| Term | Definition |
|---|---|
| Population | The entire group of individuals or objects being studied |
| Sample | A subset of the population selected for study |
| Census | Data collected from every member of the population |
| Sample survey | Data collected from a selected subset (sample) of the population |
| Parameter | A numerical measure describing the population (e.g. population mean $\mu$) |
| Statistic | A numerical measure calculated from a sample (e.g. sample mean $\bar{x}$) |
| Feature | Census | Sample Survey |
|---|---|---|
| Who is measured? | Everyone in the population | A selected subset |
| Accuracy | Exact (no sampling error) | Approximate (subject to sampling error) |
| Cost | Expensive, time-consuming | Cheaper, faster |
| Practicality | Impossible for large/infinite populations | Feasible for most situations |
| Example | ABS national census (every 5 years) | Opinion poll of 1000 voters |
Sampling is preferred when:
- The population is very large (e.g. all Australians)

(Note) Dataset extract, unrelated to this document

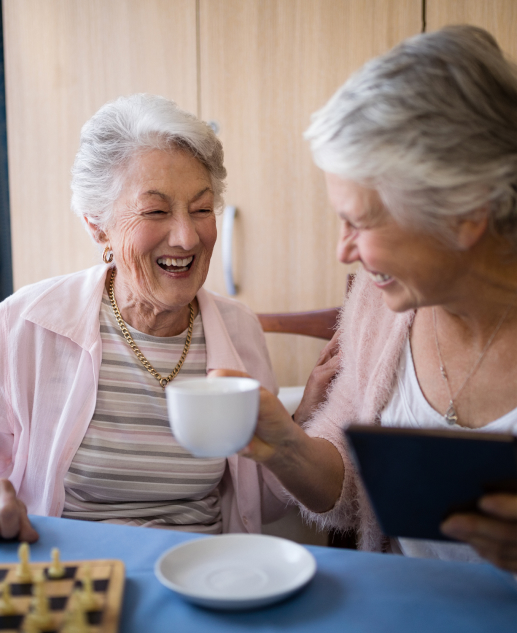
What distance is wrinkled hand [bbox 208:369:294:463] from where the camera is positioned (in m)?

- Testing is destructive (e.g. testing the lifetime of light bulbs)
- Data is needed quickly
- Cost constraints apply
KEY TAKEAWAY: A well-chosen sample can give reliable estimates of population parameters at a fraction of the cost of a census.
| Method | Description | Advantage |
|---|---|---|
| Simple random sampling | Every member has an equal chance of selection | Unbiased |
| Systematic sampling | Select every $k$th member from a list | Easy to implement |
| Stratified sampling | Divide into subgroups, then randomly sample from each | Ensures representation |
| Cluster sampling | Randomly select entire groups | Practical for geographically spread populations |
Problem: A school of 800 students wants to survey students about their study habits. They randomly select 80 students.
- Population: All 800 students at the school
- Sample: The 80 selected students
- This is a: Sample survey
- Sampling fraction: $\frac{80}{800} = 10\%$
When we calculate a mean from sample data, we write $\bar{x}$ (x-bar). When describing the true population mean, we use $\mu$ (mu). Statistics estimate parameters.
EXAM TIP: Know the difference between a parameter (describes the population) and a statistic (describes the sample). VCAA often asks you to identify which is which in context.
COMMON MISTAKE: Assuming a larger sample is always better. A larger biased sample can be worse than a smaller representative sample. The method of selection matters most.